Kevin Bacon and Kyra Sedgwick’s two children are just as integrated into the Hollywood machine as their famous parents at this point.
Travis Bacon, 35, is a musician and composer, who most recently scored his father’s new Amazon Prime show The Bondsman, while Sosie Bacon, 33, is an actress as well.
Through his work with Kevin, 66, most recently though, Travis was able to shine a light on the sweet way he’s able to pay tribute to both his parents with his work.

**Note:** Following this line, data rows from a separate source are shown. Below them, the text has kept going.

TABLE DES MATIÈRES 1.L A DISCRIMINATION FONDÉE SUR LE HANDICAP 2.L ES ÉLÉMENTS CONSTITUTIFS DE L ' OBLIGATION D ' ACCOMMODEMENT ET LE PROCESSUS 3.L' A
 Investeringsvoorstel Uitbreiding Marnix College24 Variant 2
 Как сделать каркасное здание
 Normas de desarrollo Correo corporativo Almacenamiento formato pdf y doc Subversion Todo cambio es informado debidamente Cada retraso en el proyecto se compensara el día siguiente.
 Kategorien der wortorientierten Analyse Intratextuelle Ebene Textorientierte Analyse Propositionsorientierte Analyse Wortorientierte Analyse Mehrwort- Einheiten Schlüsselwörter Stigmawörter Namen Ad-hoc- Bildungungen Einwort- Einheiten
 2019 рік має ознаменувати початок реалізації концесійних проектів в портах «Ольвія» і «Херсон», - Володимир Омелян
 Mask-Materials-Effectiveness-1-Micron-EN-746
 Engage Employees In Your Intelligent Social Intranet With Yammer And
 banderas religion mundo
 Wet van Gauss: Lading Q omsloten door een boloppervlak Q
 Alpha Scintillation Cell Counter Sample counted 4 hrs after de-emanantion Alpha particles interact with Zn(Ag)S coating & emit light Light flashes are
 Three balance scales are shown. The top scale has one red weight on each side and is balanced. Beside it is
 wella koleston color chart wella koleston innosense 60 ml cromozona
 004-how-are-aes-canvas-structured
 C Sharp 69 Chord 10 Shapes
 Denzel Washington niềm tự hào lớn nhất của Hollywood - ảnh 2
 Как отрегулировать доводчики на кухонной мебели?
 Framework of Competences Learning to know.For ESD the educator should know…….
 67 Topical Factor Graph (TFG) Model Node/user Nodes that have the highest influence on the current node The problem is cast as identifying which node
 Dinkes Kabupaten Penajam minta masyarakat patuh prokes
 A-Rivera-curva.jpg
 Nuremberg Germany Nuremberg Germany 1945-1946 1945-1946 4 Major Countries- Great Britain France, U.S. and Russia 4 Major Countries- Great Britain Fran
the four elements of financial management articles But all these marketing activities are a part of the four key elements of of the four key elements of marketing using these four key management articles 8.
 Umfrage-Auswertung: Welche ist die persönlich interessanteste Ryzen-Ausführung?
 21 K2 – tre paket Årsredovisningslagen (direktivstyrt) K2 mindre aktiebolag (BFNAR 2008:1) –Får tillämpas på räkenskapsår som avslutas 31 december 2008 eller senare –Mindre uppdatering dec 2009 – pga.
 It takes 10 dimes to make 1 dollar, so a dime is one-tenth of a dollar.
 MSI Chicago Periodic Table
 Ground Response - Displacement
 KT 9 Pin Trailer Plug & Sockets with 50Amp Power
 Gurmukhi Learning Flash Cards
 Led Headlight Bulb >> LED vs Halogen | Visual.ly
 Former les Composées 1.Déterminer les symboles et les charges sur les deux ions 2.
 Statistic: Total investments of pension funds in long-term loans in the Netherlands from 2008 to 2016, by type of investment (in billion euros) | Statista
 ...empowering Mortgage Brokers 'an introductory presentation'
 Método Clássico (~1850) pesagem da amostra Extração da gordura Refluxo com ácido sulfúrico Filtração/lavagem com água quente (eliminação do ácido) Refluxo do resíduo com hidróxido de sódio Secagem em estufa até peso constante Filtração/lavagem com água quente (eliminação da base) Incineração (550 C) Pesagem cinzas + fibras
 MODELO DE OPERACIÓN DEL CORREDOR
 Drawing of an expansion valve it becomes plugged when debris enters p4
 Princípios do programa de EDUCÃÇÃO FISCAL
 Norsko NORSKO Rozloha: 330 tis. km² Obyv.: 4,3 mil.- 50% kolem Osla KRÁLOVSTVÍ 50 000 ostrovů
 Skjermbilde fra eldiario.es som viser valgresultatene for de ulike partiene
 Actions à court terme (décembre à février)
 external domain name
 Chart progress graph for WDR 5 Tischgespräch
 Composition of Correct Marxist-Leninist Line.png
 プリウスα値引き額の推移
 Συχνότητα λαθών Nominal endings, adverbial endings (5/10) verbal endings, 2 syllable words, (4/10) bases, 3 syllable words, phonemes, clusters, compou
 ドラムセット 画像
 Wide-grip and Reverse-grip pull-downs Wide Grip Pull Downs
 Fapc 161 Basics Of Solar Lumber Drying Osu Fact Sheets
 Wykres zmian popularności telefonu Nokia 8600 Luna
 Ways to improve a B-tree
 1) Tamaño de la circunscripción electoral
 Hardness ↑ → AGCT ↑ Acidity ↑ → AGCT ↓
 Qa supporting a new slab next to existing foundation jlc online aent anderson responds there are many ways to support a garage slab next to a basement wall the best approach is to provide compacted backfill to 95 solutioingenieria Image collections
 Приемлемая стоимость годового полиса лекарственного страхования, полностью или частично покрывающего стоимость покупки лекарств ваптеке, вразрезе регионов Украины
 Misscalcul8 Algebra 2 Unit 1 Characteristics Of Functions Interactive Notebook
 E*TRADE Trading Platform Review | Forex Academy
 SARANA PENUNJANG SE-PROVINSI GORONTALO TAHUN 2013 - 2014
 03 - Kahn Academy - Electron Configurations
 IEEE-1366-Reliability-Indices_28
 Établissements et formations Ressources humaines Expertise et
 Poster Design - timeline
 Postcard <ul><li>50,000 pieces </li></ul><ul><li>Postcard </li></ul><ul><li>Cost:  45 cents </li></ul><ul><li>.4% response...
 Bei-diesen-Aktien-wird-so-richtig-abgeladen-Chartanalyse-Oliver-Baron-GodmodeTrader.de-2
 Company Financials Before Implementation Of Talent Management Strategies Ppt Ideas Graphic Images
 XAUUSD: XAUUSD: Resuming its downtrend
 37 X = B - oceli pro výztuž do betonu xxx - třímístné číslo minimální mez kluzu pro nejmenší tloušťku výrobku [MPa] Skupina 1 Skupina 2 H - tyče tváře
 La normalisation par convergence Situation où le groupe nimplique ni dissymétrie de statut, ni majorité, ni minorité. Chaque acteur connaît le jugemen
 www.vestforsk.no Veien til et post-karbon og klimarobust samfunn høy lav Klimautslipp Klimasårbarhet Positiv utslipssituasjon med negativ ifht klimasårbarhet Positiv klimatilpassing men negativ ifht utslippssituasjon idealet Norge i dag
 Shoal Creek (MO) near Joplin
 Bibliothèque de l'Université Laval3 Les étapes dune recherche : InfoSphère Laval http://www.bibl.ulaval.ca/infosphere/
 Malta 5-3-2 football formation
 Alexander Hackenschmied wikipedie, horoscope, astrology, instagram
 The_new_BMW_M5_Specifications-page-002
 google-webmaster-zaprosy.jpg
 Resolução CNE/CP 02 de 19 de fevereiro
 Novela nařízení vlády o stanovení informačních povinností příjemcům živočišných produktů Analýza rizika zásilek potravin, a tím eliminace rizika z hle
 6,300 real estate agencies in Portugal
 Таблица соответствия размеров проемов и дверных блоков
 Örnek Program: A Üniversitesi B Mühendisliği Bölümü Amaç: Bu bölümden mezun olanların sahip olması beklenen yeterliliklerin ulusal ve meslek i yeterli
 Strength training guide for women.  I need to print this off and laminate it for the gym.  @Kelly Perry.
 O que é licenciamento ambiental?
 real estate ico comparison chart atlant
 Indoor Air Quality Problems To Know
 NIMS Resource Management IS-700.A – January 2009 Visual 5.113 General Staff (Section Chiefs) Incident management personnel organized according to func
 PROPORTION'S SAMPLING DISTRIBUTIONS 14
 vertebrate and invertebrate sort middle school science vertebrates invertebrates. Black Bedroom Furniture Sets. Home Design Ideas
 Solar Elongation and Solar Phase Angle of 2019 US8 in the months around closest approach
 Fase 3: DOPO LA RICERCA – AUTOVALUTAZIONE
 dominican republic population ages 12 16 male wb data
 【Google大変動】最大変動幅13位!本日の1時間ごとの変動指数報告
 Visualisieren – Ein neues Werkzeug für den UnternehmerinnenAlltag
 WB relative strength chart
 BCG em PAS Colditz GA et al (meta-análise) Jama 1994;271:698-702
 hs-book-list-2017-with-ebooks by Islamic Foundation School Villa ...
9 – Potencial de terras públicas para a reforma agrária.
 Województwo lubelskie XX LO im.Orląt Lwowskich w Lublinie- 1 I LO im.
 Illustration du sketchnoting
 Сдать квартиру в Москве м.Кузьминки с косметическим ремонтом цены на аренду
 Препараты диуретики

Take a look at their entire family below…
Travis’ stage name tribute
His stage name, in fact, actually includes nods to both Kevin and Kyra, 59, going by “Travis Sedg Bacon” on streaming platforms, with half of his mother’s last name added in there.
Travis is also a performer in the goth metal band Contracult, cultivating a sound that often differs from his more cinematic approach to scoring and composing.
While the siblings now live in Los Angeles, Kevin and Kyra, who’ve been together for nearly four decades, raised them in both New York City and a Connecticut farm (where they still shuffle between today). Kevin initially bought his farm before making Footloose and intended to settle up there himself, although that changed when he met Kyra.
“I’m done”
“She was willing to fold into all that for a while,” he told Esquire recently. “We were living in Connecticut to raise our kids,” and by the time Travis turned six, things switched.
“Kyra went, ‘Guess what? I’m done,'” he admitted. “It was reverse Green Acres. She was like, ‘I want to go have lunch with my friends. I want to be able to go to Bergdorf’s.'”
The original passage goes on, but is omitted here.